:: What is needed ::
Reproduce all of the entries below word for word, omitting the pictures.

.....

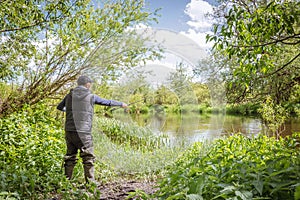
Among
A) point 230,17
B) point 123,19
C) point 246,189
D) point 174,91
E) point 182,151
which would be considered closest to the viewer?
point 246,189

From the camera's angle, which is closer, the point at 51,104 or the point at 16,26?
the point at 16,26

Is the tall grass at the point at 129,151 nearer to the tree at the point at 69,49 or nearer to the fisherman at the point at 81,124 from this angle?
the fisherman at the point at 81,124

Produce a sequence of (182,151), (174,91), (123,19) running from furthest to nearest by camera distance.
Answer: (123,19), (182,151), (174,91)

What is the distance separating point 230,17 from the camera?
246 cm

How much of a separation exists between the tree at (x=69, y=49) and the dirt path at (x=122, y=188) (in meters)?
1.59

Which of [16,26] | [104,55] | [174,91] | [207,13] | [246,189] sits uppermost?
[207,13]

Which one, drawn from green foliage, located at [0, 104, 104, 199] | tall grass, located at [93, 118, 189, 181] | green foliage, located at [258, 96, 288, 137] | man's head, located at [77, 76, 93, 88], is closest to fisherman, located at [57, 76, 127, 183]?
man's head, located at [77, 76, 93, 88]

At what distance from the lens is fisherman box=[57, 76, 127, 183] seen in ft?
11.4

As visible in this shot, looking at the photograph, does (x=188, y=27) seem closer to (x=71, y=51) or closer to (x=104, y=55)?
(x=104, y=55)

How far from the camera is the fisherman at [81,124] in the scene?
11.4 feet

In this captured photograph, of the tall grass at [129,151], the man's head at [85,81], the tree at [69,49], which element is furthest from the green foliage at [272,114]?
the man's head at [85,81]

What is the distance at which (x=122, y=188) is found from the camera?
355cm

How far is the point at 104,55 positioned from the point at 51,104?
2.00 metres

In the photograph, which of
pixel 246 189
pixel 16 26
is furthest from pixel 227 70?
pixel 246 189
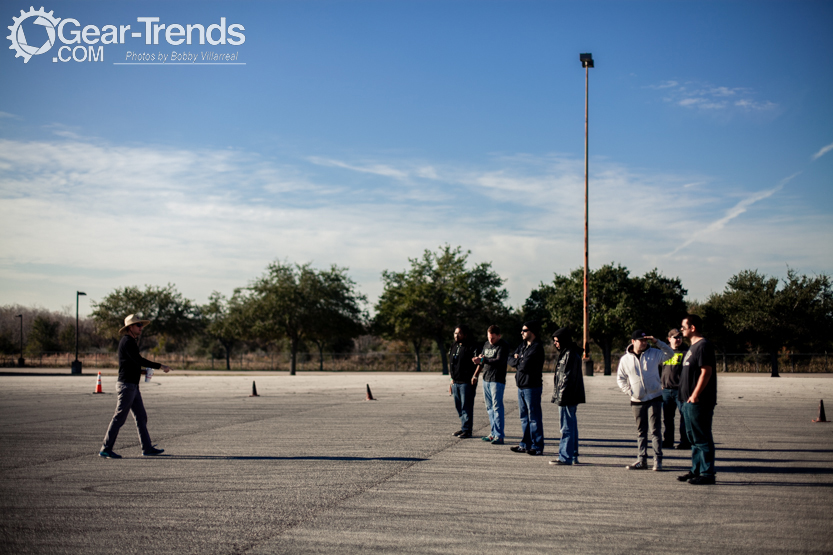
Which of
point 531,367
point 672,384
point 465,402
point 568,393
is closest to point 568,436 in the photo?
point 568,393

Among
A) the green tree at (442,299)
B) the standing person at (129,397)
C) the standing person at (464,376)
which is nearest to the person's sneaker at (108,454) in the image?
the standing person at (129,397)

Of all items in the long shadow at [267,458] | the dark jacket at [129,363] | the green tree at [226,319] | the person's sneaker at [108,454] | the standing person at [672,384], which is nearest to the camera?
the long shadow at [267,458]

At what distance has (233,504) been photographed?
261 inches

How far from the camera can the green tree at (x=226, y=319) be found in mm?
53688

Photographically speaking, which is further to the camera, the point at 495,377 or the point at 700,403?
the point at 495,377

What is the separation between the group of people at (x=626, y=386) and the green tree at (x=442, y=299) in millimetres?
36363

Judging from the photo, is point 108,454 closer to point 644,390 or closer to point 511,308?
point 644,390

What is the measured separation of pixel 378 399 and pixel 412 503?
14.2 meters

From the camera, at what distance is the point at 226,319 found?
57156 mm

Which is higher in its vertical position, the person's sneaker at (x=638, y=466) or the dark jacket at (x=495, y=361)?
the dark jacket at (x=495, y=361)

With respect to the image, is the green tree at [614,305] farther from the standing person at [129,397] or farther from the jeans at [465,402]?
the standing person at [129,397]

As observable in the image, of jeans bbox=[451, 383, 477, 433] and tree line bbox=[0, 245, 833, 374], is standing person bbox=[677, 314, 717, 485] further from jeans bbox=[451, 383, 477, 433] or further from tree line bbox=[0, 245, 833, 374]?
tree line bbox=[0, 245, 833, 374]

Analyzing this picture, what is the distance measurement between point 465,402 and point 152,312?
2443 inches

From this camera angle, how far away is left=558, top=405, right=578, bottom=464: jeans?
8.91 m
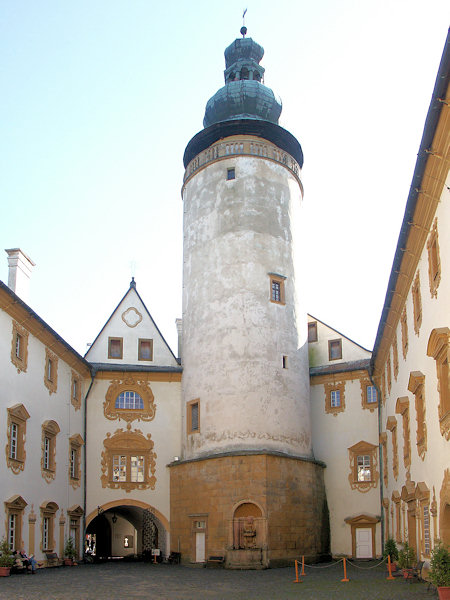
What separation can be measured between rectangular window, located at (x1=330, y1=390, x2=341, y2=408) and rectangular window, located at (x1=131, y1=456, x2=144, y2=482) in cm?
936

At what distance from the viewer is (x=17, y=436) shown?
25516mm

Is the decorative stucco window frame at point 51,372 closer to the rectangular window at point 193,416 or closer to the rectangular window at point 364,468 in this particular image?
the rectangular window at point 193,416

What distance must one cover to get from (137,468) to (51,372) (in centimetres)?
664

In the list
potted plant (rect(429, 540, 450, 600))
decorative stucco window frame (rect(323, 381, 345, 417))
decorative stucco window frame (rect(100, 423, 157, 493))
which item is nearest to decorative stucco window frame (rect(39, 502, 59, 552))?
decorative stucco window frame (rect(100, 423, 157, 493))

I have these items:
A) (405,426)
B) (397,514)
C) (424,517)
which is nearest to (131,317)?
(397,514)

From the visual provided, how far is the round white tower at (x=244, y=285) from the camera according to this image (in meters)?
31.2

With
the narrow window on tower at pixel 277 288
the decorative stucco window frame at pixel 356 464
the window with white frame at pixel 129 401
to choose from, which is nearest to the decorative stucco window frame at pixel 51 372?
the window with white frame at pixel 129 401

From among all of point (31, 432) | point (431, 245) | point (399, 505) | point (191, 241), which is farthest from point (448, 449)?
point (191, 241)

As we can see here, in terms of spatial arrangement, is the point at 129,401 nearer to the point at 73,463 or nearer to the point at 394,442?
the point at 73,463

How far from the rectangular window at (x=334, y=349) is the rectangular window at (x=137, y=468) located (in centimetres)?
1056

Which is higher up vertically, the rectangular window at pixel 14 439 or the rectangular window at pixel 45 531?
the rectangular window at pixel 14 439

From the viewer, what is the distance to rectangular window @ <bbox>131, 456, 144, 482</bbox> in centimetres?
3281

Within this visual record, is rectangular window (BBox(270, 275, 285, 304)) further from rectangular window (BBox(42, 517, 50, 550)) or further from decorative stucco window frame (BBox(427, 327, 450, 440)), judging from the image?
decorative stucco window frame (BBox(427, 327, 450, 440))

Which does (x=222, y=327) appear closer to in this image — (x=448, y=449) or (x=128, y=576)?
(x=128, y=576)
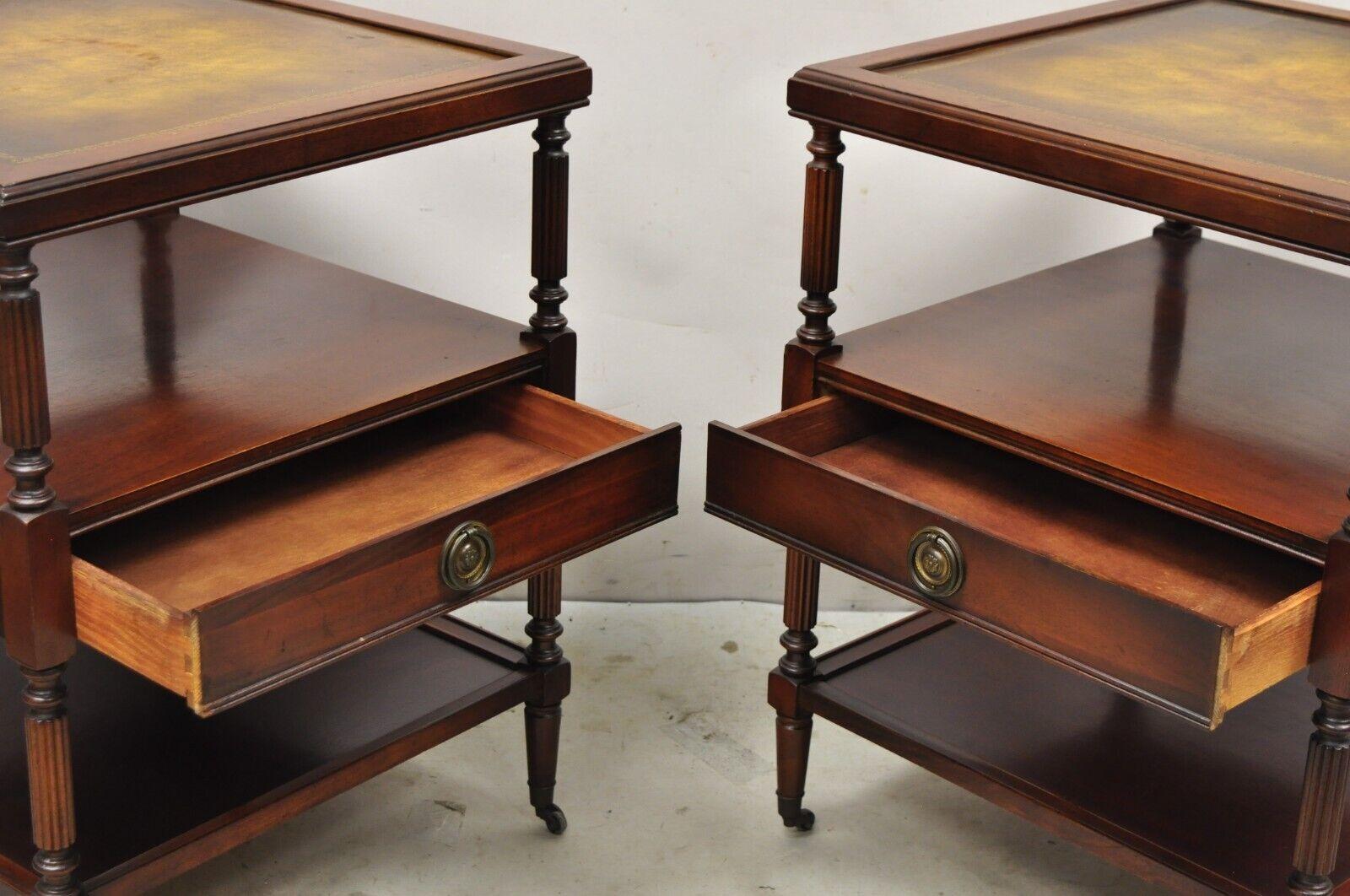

.....

:: Complete response ::
Among
A) point 230,17
B) point 123,19
C) point 246,189
D) point 174,91
E) point 182,151
which would be considered closest to the viewer?
point 246,189

From the camera's angle, which is closer, the point at 51,104 or the point at 16,26?
the point at 16,26

Is the tall grass at the point at 129,151 nearer to the tree at the point at 69,49 or nearer to the fisherman at the point at 81,124 from this angle?
the fisherman at the point at 81,124

Produce a sequence of (182,151), (174,91), (123,19) running from furthest to nearest by camera distance.
Answer: (123,19), (182,151), (174,91)

What is the distance separating point 230,17 from the camera?
246 cm

How much of a separation exists between the tree at (x=69, y=49) and the dirt path at (x=122, y=188) (in meters)?
1.59

Which of [16,26] | [104,55] | [174,91] | [207,13] | [246,189] sits uppermost?
[207,13]

Which one, drawn from green foliage, located at [0, 104, 104, 199] | tall grass, located at [93, 118, 189, 181] | green foliage, located at [258, 96, 288, 137] | man's head, located at [77, 76, 93, 88], is closest to fisherman, located at [57, 76, 127, 183]?
man's head, located at [77, 76, 93, 88]

At what distance from the lens is fisherman box=[57, 76, 127, 183] seen in ft?
11.4

As visible in this shot, looking at the photograph, does (x=188, y=27) seem closer to (x=71, y=51) or closer to (x=104, y=55)?
(x=104, y=55)

How far from the camera is the fisherman at [81,124] in the scene?
11.4 feet

In this captured photograph, of the tall grass at [129,151], the man's head at [85,81], the tree at [69,49], which element is furthest from the green foliage at [272,114]?
the man's head at [85,81]

What is the distance at which (x=122, y=188) is found from the camera?
355cm

How far is the point at 104,55 positioned from the point at 51,104?
2.00 metres

In the photograph, which of
pixel 246 189
pixel 16 26
is furthest from pixel 227 70?
pixel 246 189
Which of
point 531,367
point 672,384
point 465,402
point 568,393
is closest to point 568,436 in the photo?
point 568,393

Among
A) the green tree at (442,299)
B) the standing person at (129,397)
C) the standing person at (464,376)
which is nearest to the person's sneaker at (108,454) in the image?
the standing person at (129,397)

Of all items in the long shadow at [267,458] | the dark jacket at [129,363] | the green tree at [226,319] | the person's sneaker at [108,454] | the standing person at [672,384], which is nearest to the camera?
the long shadow at [267,458]

At what distance has (233,504) been photographed?
261 inches

How far from the camera can the green tree at (x=226, y=319) be found in mm?
53688

Photographically speaking, which is further to the camera, the point at 495,377 or the point at 700,403?
the point at 495,377

What is the separation between the group of people at (x=626, y=386) and the green tree at (x=442, y=299) in millimetres?
36363

Judging from the photo, is point 108,454 closer to point 644,390 or closer to point 511,308?
point 644,390

What is the measured separation of pixel 378 399 and pixel 412 503?
14.2 meters

From the camera, at what distance is the point at 226,319 found?
57156 mm

Which is higher in its vertical position, the person's sneaker at (x=638, y=466) or the dark jacket at (x=495, y=361)?
the dark jacket at (x=495, y=361)

With respect to the image, is the green tree at [614,305] farther from the standing person at [129,397] or farther from the jeans at [465,402]?
the standing person at [129,397]

As observable in the image, of jeans bbox=[451, 383, 477, 433] and tree line bbox=[0, 245, 833, 374], is standing person bbox=[677, 314, 717, 485] further from jeans bbox=[451, 383, 477, 433] or further from tree line bbox=[0, 245, 833, 374]?
tree line bbox=[0, 245, 833, 374]

Analyzing this picture, what is the distance measurement between point 465,402 and point 152,312?
2443 inches

From this camera angle, how far away is left=558, top=405, right=578, bottom=464: jeans?
8.91 m
What separation can be measured between rectangular window, located at (x1=330, y1=390, x2=341, y2=408) and rectangular window, located at (x1=131, y1=456, x2=144, y2=482) in cm?
936

At what distance from the viewer is (x=17, y=436) shown?
25516mm

Is the decorative stucco window frame at point 51,372 closer to the rectangular window at point 193,416 or closer to the rectangular window at point 364,468 in this particular image?
the rectangular window at point 193,416

What distance must one cover to get from (137,468) to (51,372) (in centimetres)?
664

In the list
potted plant (rect(429, 540, 450, 600))
decorative stucco window frame (rect(323, 381, 345, 417))
decorative stucco window frame (rect(100, 423, 157, 493))
which item is nearest to decorative stucco window frame (rect(39, 502, 59, 552))?
decorative stucco window frame (rect(100, 423, 157, 493))

I have these items:
A) (405,426)
B) (397,514)
C) (424,517)
which is nearest to (131,317)?
(397,514)

From the visual provided, how far is the round white tower at (x=244, y=285) from the camera according to this image (in meters)?
31.2

With
the narrow window on tower at pixel 277 288
the decorative stucco window frame at pixel 356 464
the window with white frame at pixel 129 401
to choose from, which is nearest to the decorative stucco window frame at pixel 51 372?
the window with white frame at pixel 129 401

From among all of point (31, 432) | point (431, 245) | point (399, 505) | point (191, 241), which is farthest from point (448, 449)?
point (191, 241)

As we can see here, in terms of spatial arrangement, is the point at 129,401 nearer to the point at 73,463 or nearer to the point at 394,442?
the point at 73,463

How far from the rectangular window at (x=334, y=349) is the rectangular window at (x=137, y=468) located (in centimetres)?
1056

Which is higher up vertically, the rectangular window at pixel 14 439 or the rectangular window at pixel 45 531?
the rectangular window at pixel 14 439

From the viewer, what is the distance to rectangular window @ <bbox>131, 456, 144, 482</bbox> in centimetres?
3281

Within this visual record, is rectangular window (BBox(270, 275, 285, 304)) further from rectangular window (BBox(42, 517, 50, 550)) or further from decorative stucco window frame (BBox(427, 327, 450, 440)), judging from the image?
decorative stucco window frame (BBox(427, 327, 450, 440))

Which does (x=222, y=327) appear closer to in this image — (x=448, y=449) or (x=128, y=576)?
(x=128, y=576)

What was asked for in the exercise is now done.